Texte retenu:
___

Le vagabond des étoiles - Jack London

Vagabond london

- Phébus Libretto - 2010 -

- Traduit de l'américain par Paul Gruyer et Louis Postif - Traduction revue et complétée par François Postif -

San Quentin. Dans la prison d’État de Californie, Darrell Standing, ingénieur agronome, s’apprête à être pendu. Pour supporter les tortures que lui infligent les geôliers, il s’évade au gré de voyages astraux dans des vies passées.

Bien souvent, au cours de mon existence, j'ai éprouvé une impression bizarre, comme si mon être se dédoublait : d'autres êtres vivaient ou avaient vécu en lui, en d'autres temps ou en d'autres lieux. Ne proteste pas, toi, mon futur lecteur.[...]

Absurde, dis-tu ? ... N'oublie pas pourtant, toi que je tenterai de faire cheminer à ma suite, à travers le temps et l'espace, n'oublie pas, je t'en conjure, que j'ai longuement réfléchi sur ces sujets, que, durant cinq années, au cours de nombreuses nuits pleines d'angoisses et de sueurs de sang, j'ai médité dans les ténèbres, face à face avec ces nombreux "moi " qui me tourmentaient. J'ai retraversé les enfers de toutes mes existences et je t'en apporte ici le récit, que tu liras pour te distraire une heure, ce livre en main, dans ton confortable chez-toi. "

.

Ce roman est à la fois réquisitoire, mémoire et testament.

___

Enregistrements bruts:

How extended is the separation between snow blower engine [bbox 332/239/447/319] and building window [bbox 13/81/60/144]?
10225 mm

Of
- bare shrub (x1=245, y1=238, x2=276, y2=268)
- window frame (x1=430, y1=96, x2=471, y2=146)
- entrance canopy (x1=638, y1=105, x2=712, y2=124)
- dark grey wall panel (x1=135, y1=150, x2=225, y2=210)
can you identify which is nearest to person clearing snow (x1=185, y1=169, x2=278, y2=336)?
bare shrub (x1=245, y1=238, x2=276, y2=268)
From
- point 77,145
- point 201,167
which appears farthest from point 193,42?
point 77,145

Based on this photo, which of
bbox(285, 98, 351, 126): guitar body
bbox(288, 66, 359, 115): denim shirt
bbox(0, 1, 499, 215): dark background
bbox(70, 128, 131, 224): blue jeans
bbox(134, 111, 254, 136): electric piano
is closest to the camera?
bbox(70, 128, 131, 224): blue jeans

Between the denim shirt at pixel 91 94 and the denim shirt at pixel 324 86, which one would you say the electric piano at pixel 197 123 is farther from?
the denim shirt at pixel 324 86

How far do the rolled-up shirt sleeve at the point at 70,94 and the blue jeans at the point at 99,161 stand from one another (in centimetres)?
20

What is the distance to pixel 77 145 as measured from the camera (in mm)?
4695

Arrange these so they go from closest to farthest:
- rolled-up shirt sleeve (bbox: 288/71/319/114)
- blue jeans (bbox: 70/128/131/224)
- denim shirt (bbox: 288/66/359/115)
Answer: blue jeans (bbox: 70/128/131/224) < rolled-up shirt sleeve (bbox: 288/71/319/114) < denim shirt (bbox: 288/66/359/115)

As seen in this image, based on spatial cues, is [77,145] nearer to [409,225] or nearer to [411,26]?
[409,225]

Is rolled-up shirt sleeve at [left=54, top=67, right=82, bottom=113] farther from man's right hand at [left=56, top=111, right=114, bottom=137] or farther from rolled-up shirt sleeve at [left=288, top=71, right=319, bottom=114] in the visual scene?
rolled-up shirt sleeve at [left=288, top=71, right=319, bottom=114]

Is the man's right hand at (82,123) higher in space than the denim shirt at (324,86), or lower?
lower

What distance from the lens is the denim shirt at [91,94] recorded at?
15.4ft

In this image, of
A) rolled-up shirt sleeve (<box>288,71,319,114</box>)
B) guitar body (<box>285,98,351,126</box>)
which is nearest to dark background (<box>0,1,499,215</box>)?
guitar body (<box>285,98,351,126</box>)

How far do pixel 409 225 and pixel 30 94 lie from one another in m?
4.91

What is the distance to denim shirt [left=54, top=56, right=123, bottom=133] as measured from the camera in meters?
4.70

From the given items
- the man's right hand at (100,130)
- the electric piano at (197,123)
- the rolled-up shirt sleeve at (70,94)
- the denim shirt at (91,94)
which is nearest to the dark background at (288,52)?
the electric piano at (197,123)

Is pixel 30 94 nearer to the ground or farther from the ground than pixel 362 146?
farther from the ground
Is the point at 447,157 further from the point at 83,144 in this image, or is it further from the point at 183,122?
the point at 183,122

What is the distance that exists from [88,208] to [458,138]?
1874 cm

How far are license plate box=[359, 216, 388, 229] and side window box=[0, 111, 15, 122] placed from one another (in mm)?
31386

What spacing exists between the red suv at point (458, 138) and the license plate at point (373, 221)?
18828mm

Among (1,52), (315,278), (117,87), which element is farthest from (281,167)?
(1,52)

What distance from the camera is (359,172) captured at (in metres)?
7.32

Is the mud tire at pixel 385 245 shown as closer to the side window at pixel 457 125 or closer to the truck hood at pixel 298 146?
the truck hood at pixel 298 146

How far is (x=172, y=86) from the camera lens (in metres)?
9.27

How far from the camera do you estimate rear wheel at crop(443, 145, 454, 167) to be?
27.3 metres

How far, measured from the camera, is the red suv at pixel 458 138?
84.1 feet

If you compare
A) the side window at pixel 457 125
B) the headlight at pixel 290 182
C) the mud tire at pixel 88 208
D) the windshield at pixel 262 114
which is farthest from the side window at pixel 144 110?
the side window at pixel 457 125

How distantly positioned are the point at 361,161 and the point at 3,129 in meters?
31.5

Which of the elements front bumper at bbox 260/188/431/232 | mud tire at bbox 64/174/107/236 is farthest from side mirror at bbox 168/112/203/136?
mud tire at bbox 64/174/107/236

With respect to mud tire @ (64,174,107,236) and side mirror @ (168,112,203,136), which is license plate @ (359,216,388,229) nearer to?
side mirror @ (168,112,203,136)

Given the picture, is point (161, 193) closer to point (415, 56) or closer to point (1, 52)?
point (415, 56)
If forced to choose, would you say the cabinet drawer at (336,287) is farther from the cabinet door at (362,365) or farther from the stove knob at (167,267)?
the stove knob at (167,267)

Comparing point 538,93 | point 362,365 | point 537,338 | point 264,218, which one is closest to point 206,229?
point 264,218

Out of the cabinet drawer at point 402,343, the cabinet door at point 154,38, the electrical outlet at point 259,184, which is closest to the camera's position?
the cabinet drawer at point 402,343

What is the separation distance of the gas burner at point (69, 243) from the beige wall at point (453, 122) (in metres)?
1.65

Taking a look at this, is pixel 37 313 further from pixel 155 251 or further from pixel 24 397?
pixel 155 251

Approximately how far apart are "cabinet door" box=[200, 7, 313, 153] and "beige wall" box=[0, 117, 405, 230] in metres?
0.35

___

Travail demandé:
a) Répondez aux questions suivantes à l'aide du texte sur Le Vagabond des étoiles.
(i) Qui a revu et complété la traduction ?
(ii) Quelle est la profession de Darrell Standing ?
(iii) Pendant combien d'années le narrateur dit-il avoir médité dans les ténèbres ?
b) Poursuivez le texte sur Le Vagabond des étoiles à partir de l'endroit où il s'arrête.

Réponses par consigne:
a)
(i) François Postif.
(ii) Ingénieur agronome.
(iii) Cinq années.

b)
Il s'agit d'un texte militant contre le système pénitentiaire et la peine de mort. Le narrateur est un homme, professeur d'université en agronomie, condamné à perpétuité pour meurtre. Suite à un acte de violence, officiellement, il est condamné à la pendaison. Ce récit est le sien, de ses années d'incarcération, des conditions barbares de détention, des pratiques sadiques, de la perversion du système.

Ce narrateur raconte en interpellant le lecteur, en l'agressant verbalement parfois, ironique, cynique.

Tel est le premier propos. Le second, ce sont les mémoires. Ce narrateur vit des expériences de " resurrections successives du passé ", de " mort en raccourci ", lui permettant de remonter à des souvenirs enfouis, ceux de vies antérieures. Il parvient à cet état psychique du fait des tortures qu'il subit à répétition, isolement total ligoté dans une camisole. Son esprit quitte son corps en souffrance, il devient ce " vagabond des étoiles ". Ce narrateur, qui se nomme Darrell Standing, nous relate son cheminement pour atteindre cet état, ses souvenirs fragmentés qu'il réunit pour les écrire. Sur les pages, les récits s'alternent, entre la prison et les " voyages ", qui prennent plus de réalité que le présent de la prison, que celle du corps.

Ce souvenirs se présentent toujours sous forme de récits d'aventures, de voyageurs, les pionniers de l'Ouest américain, des récits maritimes, des récits de guerriers. Nous voyageons avec Darrell Standing, ou plutôt ses incarnations précédentes, à Jérusalem au temps du Christ, en Corée au XVIème siècle, nous dérivons sur les océans de glace, en retrouvant le talent de description de Jack London.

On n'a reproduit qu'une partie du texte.